ENUNCIADO A ::
Localize nas linhas abaixo todas as que contêm a palavra "post" e copie-as, distinguindo maiúsculas de minúsculas.

TEXTO DE LEITURA ::
Presidente do Conselho Científico da Escola Superior de Música e Artes do Espectáculo do Porto
R- 3224-98
N.º 17/B/99
1999.05.28

Assunto:EDUCAÇÃO E ENSINO – TRABALHADOR-ESTUDANTE – IMPEDIMENTO DE INSCRIÇÃO EM SEMINÁRIO – DELIBERAÇÃO – REVOGAÇÃO

Sequência:Não Acatada.

No âmbito do assunto em referência, tem sido objecto de apreciação as implicações que deverão decorrer da falta da aluna em questão a um exercício de produção, realizada em Julho de 1998, relativo ao ano lectivo de 1997-1998.

ENUNCIADO B ::
Reproduza na íntegra, sem qualquer alteração, o texto acima sobre o impedimento de inscrição em seminário.

MATERIAL DO EXERCÍCIO ::

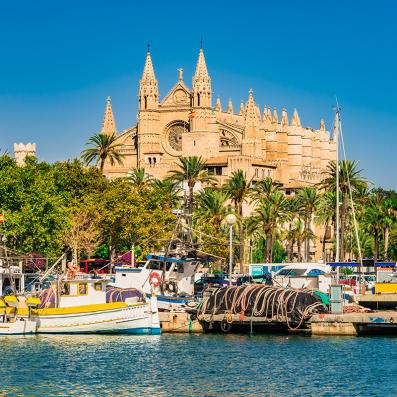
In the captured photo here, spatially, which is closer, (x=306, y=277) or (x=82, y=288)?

---

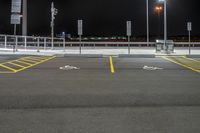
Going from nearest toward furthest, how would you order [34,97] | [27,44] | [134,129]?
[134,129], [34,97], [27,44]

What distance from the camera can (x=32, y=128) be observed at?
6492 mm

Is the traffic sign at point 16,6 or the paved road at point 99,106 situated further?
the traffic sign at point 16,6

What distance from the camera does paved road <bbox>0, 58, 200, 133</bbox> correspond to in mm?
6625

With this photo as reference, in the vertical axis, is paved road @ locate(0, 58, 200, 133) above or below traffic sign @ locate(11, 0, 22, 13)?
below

==

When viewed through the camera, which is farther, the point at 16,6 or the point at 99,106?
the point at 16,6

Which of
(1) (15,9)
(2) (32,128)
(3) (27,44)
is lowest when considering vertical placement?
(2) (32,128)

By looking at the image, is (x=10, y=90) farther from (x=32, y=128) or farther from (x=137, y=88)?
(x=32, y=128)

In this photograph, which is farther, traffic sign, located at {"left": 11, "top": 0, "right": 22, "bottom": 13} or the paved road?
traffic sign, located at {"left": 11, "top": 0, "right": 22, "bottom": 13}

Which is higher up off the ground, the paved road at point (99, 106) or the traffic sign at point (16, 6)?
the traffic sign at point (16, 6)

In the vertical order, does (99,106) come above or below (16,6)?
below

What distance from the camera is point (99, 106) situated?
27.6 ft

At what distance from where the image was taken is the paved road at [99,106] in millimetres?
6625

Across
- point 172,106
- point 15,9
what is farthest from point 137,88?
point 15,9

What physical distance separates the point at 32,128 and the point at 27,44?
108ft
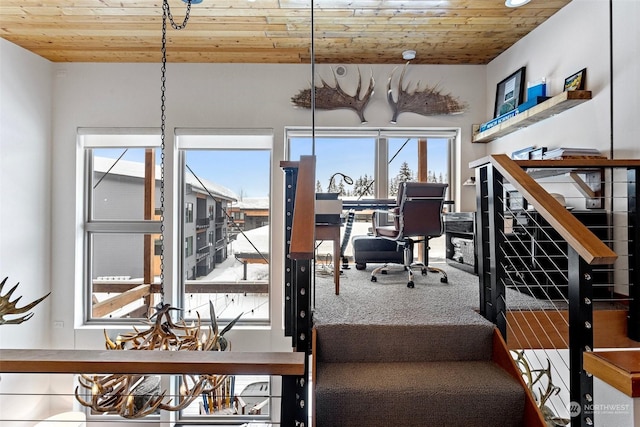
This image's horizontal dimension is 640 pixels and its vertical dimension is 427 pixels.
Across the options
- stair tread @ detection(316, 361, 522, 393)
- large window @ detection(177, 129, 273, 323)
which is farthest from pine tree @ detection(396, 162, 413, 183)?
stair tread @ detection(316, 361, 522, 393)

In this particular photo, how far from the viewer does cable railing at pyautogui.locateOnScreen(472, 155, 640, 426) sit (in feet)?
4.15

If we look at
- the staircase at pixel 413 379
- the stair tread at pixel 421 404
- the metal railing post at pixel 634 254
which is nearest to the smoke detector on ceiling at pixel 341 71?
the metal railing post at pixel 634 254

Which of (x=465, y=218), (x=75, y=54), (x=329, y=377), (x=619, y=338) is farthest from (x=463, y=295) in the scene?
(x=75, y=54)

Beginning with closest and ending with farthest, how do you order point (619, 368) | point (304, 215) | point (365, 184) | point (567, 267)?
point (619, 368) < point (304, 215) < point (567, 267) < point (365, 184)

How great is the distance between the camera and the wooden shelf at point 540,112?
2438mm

RESULTADO FINAL A ::
- the metal railing post at pixel 634 254
the metal railing post at pixel 634 254

RESULTADO FINAL B ::
Presidente do Conselho Científico da Escola Superior de Música e Artes do Espectáculo do Porto
R- 3224-98
N.º 17/B/99
1999.05.28

Assunto:EDUCAÇÃO E ENSINO – TRABALHADOR-ESTUDANTE – IMPEDIMENTO DE INSCRIÇÃO EM SEMINÁRIO – DELIBERAÇÃO – REVOGAÇÃO

Sequência:Não Acatada.

No âmbito do assunto em referência, tem sido objecto de apreciação as implicações que deverão decorrer da falta da aluna em questão a um exercício de produção, realizada em Julho de 1998, relativo ao ano lectivo de 1997-1998.